We must also consider, if 60% of the product is degraded, what happens to the other 40%? There is also another question that arises from the biodegradability testing… As the testing is carried out on each individual component; however, it is the finished product that needs to degrade.

How Can Biotechnology Reduce Aquatic Toxicity?

Not only do a number of the chemicals discussed cause some form of toxicity to aquatic life, several are also sourced from the petrochemical industry, resulting in a high carbon footprint. This means pre-use they contain high levels of CO2e, and post-use owing to their composition they may find their way into water systems and destroy aquatic life and environments.

Products that are powered by biotechnology, however, use naturally derived ingredients such as organic acids and plant derivatives to boost their effectiveness; such as biobased surfactants, builders, solvents and chelating agents.

The cleaning power in biotech-driven products is embellished by the inclusion of microbes and enzymes. These naturally derived bacteria, and the enzymes that they secrete, have the ability to clean surfaces just as well, if not better, than traditional chemicals but without the environmental risk associated with harsh chemicals.
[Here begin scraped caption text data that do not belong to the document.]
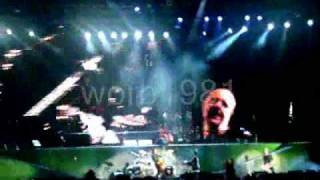 Metallica - Enter Sandman - Bogota Colombia 2010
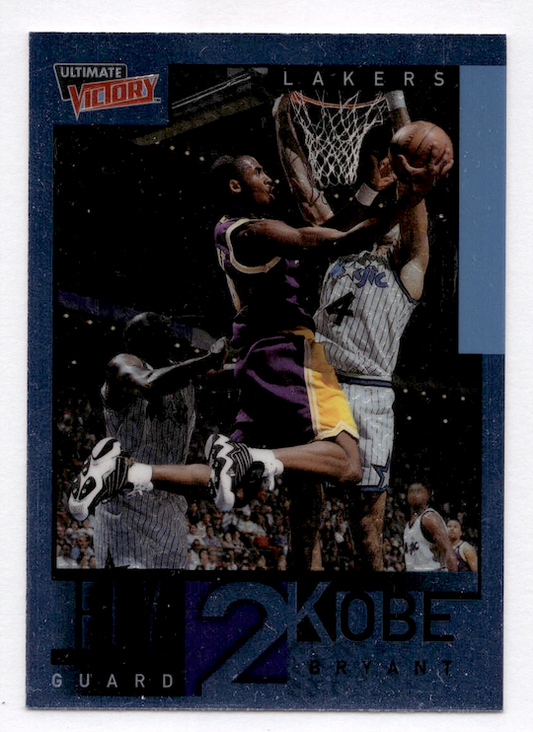 2000-01 Ultimate Victory #66 Kobe Bryant FLY (Los Angeles Lakers)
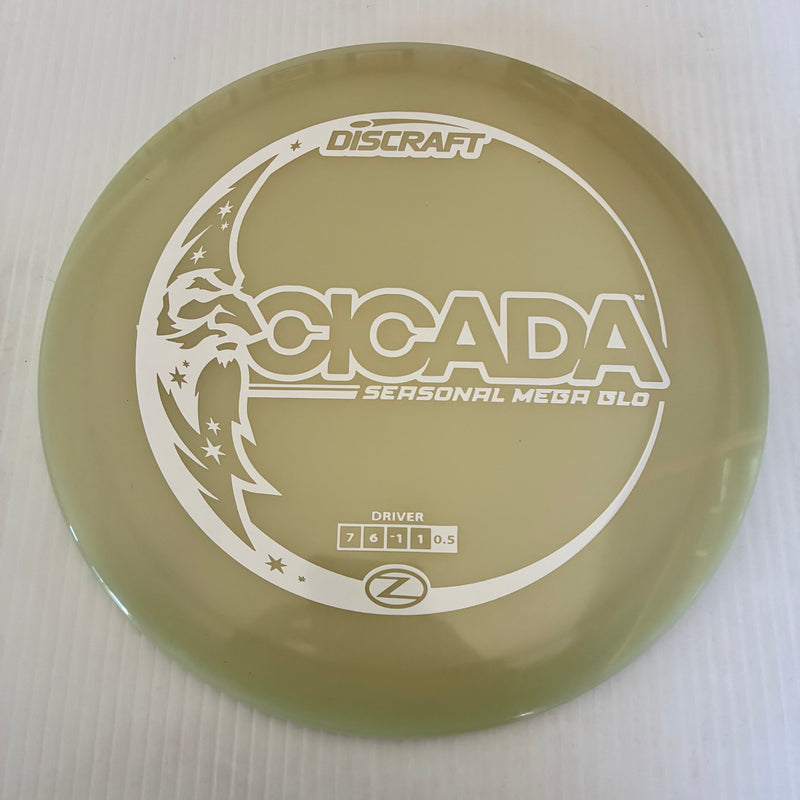 Discraft Mega GLO Z Cicada 7/6/-1/1
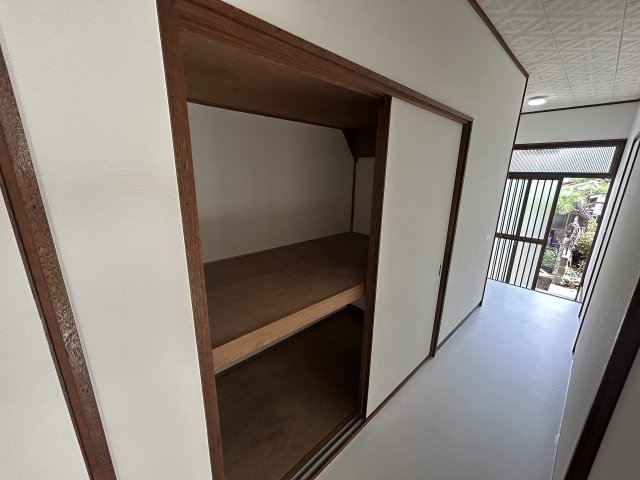 収納
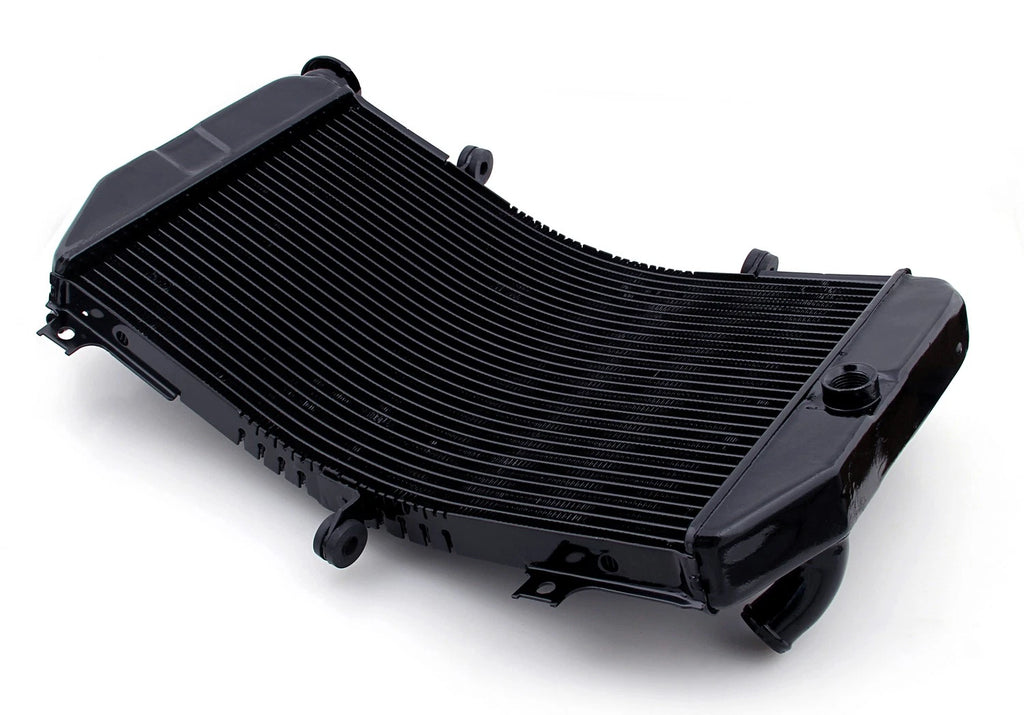 Radiator Grille Guard for Suzuki GSXR 600 (2001–2003), GSXR 750 (2001–2002), GSXR 1000 (2001–2002) Black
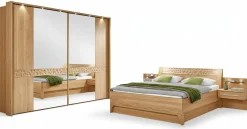 MONDO Schlafzimmer braun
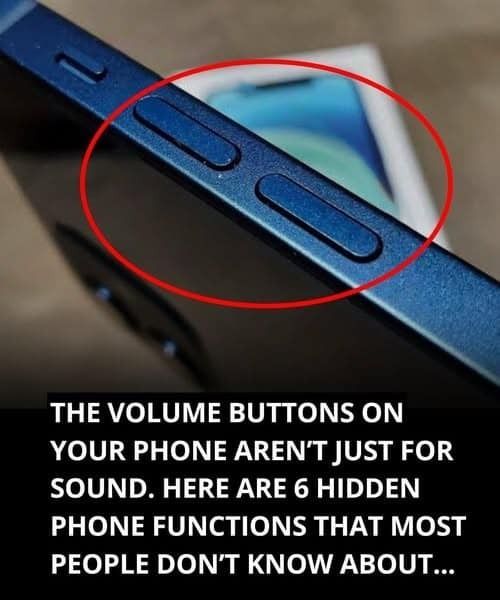 Uncover the Secret Features of Your iPhone’s Volume Buttons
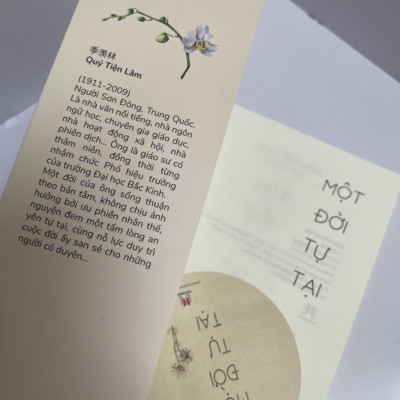 [an yên] MỘT ĐỜI TỰ TẠI – Quý Tiện Lâm - Huyhoangbooks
Most products that make use of natural biotechnology are formulated to be easily broken down through microbial degradation, which results in products breaking down at a faster rate and more fully once they enter rivers or oceans. The active ingredients come from sustainable sources, have minimal aquatic toxicity and don’t rely on heavily emitting industries. It is common for the companies that manufacture these kind of products to champion eco-friendly practices such as manufacturing highly efficacious product concentrates in environmentally friendly packaging.

A simple change to a business’s cleaning products can make substantial reduction to chemicals released into the waterways and, ultimately, to aquatic toxicity. Something that needs to be considered not only on World Oceans Day, but for the entire year.